In Martinez, the Fourth Department held that legal same-sex marriages performed in other jurisdictions are “entitled to recognition in New York in the absence of express legislation to the contrary.” This decision is consistent with the holdings of several lower courts. See, e.g., Godfrey v. Spano, 15 Misc.3d 809 (Sup. Ct. Westchester Cty. 2007), appeal pending (2d Dep’t); Godfrey v. Hevesi, 2007 N.Y. Misc. LEXIS 6589 (Sup. Ct. Albany Cty. Sept. 5, 2007). The Martinez court also found that the failure to recognize such marriages may violate the New York Human Rights Law.
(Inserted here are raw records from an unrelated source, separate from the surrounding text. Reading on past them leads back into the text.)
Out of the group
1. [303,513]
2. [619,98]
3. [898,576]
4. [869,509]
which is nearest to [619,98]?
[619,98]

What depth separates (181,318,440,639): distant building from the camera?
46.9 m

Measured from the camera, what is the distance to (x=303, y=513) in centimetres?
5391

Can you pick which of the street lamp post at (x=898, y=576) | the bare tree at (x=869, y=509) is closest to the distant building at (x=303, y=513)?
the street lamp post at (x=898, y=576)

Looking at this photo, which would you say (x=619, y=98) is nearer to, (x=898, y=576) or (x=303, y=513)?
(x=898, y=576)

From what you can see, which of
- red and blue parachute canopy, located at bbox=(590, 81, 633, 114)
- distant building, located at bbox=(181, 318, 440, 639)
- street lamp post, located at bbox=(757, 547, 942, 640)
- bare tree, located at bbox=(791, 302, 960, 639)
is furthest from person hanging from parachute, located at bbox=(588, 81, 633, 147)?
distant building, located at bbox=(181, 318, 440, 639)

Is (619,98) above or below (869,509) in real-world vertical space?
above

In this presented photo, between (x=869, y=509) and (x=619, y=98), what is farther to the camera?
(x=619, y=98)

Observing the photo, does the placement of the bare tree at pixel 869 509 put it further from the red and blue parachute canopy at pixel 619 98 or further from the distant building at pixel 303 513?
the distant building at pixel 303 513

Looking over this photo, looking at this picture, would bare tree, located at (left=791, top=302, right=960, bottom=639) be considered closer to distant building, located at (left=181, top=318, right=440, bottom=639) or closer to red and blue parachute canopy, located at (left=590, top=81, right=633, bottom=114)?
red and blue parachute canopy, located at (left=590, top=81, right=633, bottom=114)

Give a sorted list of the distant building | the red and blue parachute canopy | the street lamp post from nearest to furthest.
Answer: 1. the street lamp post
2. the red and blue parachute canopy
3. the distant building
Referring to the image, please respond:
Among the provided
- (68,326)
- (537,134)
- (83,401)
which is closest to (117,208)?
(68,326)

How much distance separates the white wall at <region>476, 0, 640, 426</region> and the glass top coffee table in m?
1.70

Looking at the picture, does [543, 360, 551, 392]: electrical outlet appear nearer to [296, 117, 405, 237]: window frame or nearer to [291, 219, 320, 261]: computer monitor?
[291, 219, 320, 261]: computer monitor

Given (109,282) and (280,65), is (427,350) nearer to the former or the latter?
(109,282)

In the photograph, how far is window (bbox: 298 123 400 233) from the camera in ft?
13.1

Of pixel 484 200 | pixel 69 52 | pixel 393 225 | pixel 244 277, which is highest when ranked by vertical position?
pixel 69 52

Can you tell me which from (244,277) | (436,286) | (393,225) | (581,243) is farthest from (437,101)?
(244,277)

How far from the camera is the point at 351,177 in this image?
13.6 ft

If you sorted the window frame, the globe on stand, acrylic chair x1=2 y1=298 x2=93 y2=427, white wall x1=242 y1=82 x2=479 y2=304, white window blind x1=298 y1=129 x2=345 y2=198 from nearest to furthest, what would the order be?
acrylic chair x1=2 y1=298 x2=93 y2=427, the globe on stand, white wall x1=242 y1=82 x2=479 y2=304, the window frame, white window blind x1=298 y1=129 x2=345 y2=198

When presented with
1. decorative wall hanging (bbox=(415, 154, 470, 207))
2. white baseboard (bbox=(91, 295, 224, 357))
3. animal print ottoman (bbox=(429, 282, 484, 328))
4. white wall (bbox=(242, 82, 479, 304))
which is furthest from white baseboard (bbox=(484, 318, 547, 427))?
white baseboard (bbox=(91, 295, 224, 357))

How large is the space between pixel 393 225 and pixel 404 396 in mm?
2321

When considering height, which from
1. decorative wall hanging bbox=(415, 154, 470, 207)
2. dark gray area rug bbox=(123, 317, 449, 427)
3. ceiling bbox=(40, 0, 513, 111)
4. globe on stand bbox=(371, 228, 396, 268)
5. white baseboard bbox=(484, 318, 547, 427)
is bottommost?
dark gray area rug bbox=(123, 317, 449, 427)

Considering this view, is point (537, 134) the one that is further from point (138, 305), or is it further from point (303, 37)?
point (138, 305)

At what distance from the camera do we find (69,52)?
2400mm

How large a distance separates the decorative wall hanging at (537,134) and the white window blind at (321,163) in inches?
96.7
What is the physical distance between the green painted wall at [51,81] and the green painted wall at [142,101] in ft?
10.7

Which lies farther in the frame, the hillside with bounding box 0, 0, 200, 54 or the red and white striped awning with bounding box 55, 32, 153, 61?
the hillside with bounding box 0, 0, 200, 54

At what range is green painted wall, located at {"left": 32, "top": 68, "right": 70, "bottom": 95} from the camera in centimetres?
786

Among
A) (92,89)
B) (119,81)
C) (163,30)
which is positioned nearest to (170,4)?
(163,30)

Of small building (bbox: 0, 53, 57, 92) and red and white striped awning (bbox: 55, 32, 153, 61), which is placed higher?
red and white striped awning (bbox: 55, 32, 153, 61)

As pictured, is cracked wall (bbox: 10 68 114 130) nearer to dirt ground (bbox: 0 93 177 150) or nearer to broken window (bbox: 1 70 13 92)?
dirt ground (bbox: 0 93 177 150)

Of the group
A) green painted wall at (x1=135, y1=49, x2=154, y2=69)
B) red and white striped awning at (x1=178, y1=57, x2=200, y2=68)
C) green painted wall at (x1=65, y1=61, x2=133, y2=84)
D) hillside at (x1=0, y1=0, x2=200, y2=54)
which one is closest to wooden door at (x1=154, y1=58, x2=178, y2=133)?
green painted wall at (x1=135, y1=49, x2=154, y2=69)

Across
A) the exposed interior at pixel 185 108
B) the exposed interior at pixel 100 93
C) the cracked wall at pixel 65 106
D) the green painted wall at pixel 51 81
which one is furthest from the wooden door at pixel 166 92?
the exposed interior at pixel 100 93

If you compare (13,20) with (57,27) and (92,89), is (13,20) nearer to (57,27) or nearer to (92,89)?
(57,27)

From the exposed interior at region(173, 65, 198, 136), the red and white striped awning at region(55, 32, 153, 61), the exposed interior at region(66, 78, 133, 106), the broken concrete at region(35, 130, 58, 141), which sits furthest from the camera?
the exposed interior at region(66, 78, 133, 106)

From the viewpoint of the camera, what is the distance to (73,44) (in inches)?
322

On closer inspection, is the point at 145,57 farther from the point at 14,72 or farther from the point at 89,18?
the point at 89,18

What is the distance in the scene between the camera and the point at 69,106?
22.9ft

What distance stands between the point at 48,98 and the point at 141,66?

In light of these decisions, agencies that do not afford comity or full faith and credit to same-sex marriages that are legally performed in other jurisdictions could be subject to liability. In addition, extension of such recognition is consistent with State policy. In April 2007, the Department of Civil Service extended recognition to same-sex spouses in legal marriages from other jurisdictions for purposes of spousal benefits under the New York Health Insurance Program. Moreover, the Third Department recently dismissed an appeal from a decision that had upheld the prior policy of non-recognition as moot, citing Martinez in vacating the lower court decision. Funderburke v. N.Y. State Dep’t of Civil Service, 854 N.Y.S.2d 466 (2d Dep’t 2008).
As a result of the above, it is now timely to conduct a review of your agency’s policy statements and regulations, and those statutes whose construction is vested in your agency, to ensure that terms such as “spouse,” “husband” and “wife” are construed in a manner that encompasses legal same-sex marriages, unless some other provision of law would bar your ability to do so. A compendium of New York State statutes and regulations that use these terms, prepared by the Association of the Bar of the City of New York and the Empire State Pride Agenda Foundation, may be helpful in performing this review. A copy of this report is available at http://www.nycbar.org/pdf/report/marriage_v7d21.pdf.
In many instances, comity can be extended to legal same-sex marriages through an internal memorandum or policy statement directing staff on the construction of relevant terms in statute or regulation. In other cases, regulatory changes may be necessary.
Currently, same-sex marriages are legal in Canada, South Africa, Spain, Belgium, the Netherlands and Massachusetts. Some decisional law in Massachusetts has called into question whether individuals domiciled in states where same-sex marriage is not legally recognized may marry in Massachusetts. Nonetheless, when a Massachusetts official vested with legal authority, such as a clerk, has recognized such marriage, it should be afforded the same recognition as any other legally performed union.
Please follow up with me, in writing, by June 30, 2008, to indicate what actions you have taken in response to this memo, and any potential legal problems that have come to your attention.